[Given passage]
I've found that Amtrak frequently drops sleeper prices close in. I was originally booked in a roomette for my cross country trip on #422 last week. A few weeks before, I saw that the Family Bedroom (which I had wanted to switch to for a while) had dropped to the low bucket, and I snagged it. I would have been fine in a roomette, so it was safe for me to wait for the Family Room price to drop (or not drop). If I absolutely needed the Family Bedroom, and a roomette would have been unacceptable, I would have played it safe and gotten it way in advance. So, when the stakes are low, book close in. When the stakes are high, play it safe.


----------



## dlagrua (Mar 3, 2018)

Penny is correct that booking early assures a reservation,and fares on normally sold out trains (if they don't start high) can rise rapidly. My experience has shown that this is often the case but not always. Ticket prices seem to vary by the day of the week, and rise as sales ramp up. If they take a dip down then we've seen prices drop a bit. I suggest doing a months price comparison on Amsnag and see what the fare structure looks like.


----------



## bratkinson (Mar 3, 2018)

Unless you want to play 'Dirty Harry' and wait until not long ahead of departure (do YOU feel lucky?), definitely book as far in advance as possible. This would be especially true from June 1st through Labor Day, and Florida trains during the winter as well.

[Written task 1]
In the Amtrak fare discussion, which site does dlagrua suggest using for a month's price comparison?
[Written task 2]
Quote the Amtrak fare discussion from "Penny is correct" to "structure looks like.".
[Written task 3]
List every name of a person or character that appears in the Amtrak fare discussion.

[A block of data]
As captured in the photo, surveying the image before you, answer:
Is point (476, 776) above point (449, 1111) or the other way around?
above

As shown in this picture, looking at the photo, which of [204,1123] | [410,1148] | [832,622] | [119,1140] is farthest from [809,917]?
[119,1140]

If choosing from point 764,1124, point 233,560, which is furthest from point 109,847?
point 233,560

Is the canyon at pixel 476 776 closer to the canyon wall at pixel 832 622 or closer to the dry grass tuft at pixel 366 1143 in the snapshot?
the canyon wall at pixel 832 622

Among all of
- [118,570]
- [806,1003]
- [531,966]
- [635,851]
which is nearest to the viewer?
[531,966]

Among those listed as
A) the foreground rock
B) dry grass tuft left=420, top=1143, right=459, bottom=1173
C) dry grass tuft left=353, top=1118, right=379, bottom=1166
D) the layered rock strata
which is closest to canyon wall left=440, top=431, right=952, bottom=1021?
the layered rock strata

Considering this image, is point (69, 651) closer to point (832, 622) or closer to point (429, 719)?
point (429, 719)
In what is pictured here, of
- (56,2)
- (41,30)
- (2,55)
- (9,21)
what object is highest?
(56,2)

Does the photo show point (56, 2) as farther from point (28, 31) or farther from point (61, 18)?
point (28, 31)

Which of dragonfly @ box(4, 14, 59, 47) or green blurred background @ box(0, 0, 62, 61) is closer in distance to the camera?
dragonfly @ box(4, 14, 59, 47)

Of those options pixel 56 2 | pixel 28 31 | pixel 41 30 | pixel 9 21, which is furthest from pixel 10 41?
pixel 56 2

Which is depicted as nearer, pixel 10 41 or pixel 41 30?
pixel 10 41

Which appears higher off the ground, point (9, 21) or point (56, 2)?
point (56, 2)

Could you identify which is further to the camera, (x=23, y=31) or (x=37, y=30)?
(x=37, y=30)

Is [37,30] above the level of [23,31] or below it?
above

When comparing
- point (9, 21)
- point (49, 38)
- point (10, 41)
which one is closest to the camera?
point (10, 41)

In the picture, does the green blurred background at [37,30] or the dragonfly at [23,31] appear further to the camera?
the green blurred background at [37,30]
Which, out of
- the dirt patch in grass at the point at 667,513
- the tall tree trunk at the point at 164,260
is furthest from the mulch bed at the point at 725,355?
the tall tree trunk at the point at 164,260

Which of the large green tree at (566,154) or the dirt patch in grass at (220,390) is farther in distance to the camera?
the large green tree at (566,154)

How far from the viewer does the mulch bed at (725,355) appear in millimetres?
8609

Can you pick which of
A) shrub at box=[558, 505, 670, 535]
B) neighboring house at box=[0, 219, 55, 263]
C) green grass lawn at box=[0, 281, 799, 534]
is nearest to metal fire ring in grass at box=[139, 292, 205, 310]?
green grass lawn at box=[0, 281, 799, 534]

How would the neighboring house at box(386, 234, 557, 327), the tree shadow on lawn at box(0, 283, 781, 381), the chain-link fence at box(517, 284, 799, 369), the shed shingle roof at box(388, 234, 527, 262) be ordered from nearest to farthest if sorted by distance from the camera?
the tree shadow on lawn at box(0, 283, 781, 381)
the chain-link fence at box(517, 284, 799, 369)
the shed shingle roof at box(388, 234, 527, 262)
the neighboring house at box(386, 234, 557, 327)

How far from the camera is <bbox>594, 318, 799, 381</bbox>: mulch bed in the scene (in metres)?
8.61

[Full answer 1]
Amsnag

[Full answer 2]
Penny is correct that booking early assures a reservation,and fares on normally sold out trains (if they don't start high) can rise rapidly. My experience has shown that this is often the case but not always. Ticket prices seem to vary by the day of the week, and rise as sales ramp up. If they take a dip down then we've seen prices drop a bit. I suggest doing a months price comparison on Amsnag and see what the fare structure looks like.

[Full answer 3]
Penny, dlagrua, bratkinson, Dirty Harry